The performance time would have been even longer had a planned sermon between Parts I and II, as written by onetime Sellars collaborator Alice Goodman (the librettist for John Adams’ Nixon in China and the still-controversial The Death of Klinghoffer) been included. However a spokesperson for the Master Chorale said that the narration was not finished and was deleted from this performance, though it would be included when the production tours in the future.
I can see a slow-motion performance like this going over particularly well in a cathedral or large church, with the voices reveling in the long reverberation time to produce a timeless, meditative, surround-sound experience. Obviously, Disney Hall is hardly a cathedral acoustically — although some here like to call it their temple for music — so the performance lacked that effect, though there was a reciprocal gain in intimacy that was closer to what Sellars and Gershon may have had in mind. Also, the antiphonal offstage singers should produce a distant, ghostly effect in contrast to the onstage singers in Part III; from my perspective, there was little difference between them.

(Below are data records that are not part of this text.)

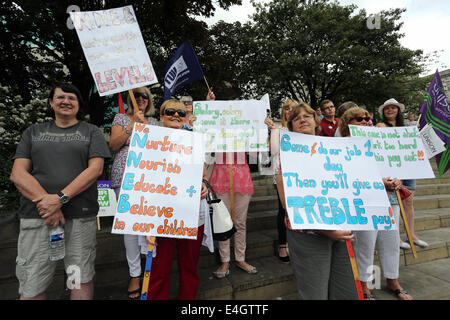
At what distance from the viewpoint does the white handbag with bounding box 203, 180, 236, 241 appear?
84.0 inches

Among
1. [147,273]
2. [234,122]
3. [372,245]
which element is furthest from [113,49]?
[372,245]

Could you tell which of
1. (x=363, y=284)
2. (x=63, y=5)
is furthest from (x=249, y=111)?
(x=63, y=5)

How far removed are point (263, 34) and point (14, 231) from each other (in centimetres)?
1500

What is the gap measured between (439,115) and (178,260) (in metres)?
4.38

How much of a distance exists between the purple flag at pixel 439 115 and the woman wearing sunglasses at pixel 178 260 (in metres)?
3.89

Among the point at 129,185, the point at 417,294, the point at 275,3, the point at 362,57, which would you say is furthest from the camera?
the point at 275,3

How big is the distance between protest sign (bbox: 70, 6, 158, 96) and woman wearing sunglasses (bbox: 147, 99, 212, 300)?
53 cm

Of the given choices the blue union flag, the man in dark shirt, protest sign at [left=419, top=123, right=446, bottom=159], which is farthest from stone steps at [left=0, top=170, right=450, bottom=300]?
the blue union flag

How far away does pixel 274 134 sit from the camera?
2.40 metres

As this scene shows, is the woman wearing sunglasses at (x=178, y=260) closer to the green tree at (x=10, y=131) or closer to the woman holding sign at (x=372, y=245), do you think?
the woman holding sign at (x=372, y=245)

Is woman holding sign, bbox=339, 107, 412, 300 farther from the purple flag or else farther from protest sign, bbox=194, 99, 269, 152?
the purple flag

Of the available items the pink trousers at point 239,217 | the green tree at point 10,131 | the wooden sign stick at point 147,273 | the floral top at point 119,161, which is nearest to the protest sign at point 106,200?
the green tree at point 10,131

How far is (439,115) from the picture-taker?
362 centimetres

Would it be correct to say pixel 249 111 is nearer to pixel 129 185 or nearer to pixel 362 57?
pixel 129 185
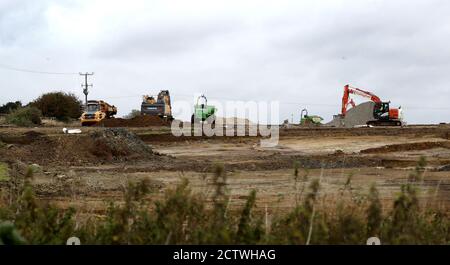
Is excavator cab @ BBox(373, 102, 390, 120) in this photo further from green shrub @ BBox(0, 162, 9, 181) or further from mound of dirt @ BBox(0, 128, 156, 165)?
green shrub @ BBox(0, 162, 9, 181)

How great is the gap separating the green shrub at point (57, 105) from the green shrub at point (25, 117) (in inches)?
582

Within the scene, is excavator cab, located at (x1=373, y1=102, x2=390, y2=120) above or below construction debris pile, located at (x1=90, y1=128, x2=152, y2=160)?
above

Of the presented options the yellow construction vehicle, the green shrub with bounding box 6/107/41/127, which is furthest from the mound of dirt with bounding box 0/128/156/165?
the green shrub with bounding box 6/107/41/127

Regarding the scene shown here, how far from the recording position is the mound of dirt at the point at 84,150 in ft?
84.7

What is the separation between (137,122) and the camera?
55.9 meters

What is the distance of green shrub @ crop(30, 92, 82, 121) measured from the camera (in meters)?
80.3

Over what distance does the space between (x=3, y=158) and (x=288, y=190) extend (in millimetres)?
12750

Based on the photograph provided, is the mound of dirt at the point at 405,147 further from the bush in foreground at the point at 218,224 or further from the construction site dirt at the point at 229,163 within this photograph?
the bush in foreground at the point at 218,224

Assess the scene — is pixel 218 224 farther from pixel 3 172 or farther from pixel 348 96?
pixel 348 96

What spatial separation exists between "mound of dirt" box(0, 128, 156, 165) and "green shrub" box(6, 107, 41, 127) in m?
31.0

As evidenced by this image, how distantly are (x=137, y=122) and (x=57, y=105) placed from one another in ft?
92.4

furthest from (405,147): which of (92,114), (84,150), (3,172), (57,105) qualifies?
(57,105)
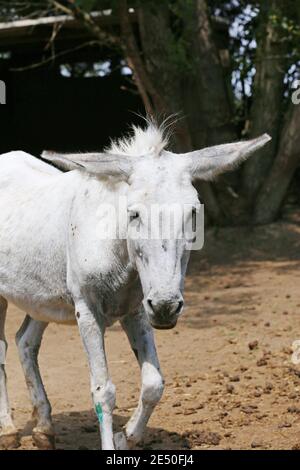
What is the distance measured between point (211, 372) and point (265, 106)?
5638 mm

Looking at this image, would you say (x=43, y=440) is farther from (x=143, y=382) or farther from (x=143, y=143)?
(x=143, y=143)

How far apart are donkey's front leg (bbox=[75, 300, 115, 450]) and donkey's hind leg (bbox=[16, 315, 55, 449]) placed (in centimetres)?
79

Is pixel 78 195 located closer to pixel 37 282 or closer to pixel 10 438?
pixel 37 282

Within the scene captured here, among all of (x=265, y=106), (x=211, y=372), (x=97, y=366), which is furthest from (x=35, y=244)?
(x=265, y=106)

Nevertheless, within these Douglas fir-paneled walls, the astounding, unified luster of the Master Chorale voices shone with radiance under physically and, I’m sure, emotionally demanding conditions. I can’t say whether anyone experienced a true catharsis coming away from this performance, especially if they were not of a religious persuasion. But the beauty of the singing in an acoustically welcoming hall was its own reward, a reminder that music — and life — are precious.